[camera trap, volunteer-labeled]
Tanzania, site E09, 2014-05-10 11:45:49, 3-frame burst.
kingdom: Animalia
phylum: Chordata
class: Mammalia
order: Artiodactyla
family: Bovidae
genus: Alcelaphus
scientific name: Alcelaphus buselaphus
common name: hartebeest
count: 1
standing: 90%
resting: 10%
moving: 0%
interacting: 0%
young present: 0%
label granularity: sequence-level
-*-*-
Print nothing but the lines from the one that contains "Tanzania, site E09, 2014-05-10" to the final line of the data, both included, exactly as they read.

Tanzania, site E09, 2014-05-10 11:45:49, 3-frame burst.
kingdom: Animalia
phylum: Chordata
class: Mammalia
order: Artiodactyla
family: Bovidae
genus: Alcelaphus
scientific name: Alcelaphus buselaphus
common name: hartebeest
count: 1
standing: 90%
resting: 10%
moving: 0%
interacting: 0%
young present: 0%
label granularity: sequence-level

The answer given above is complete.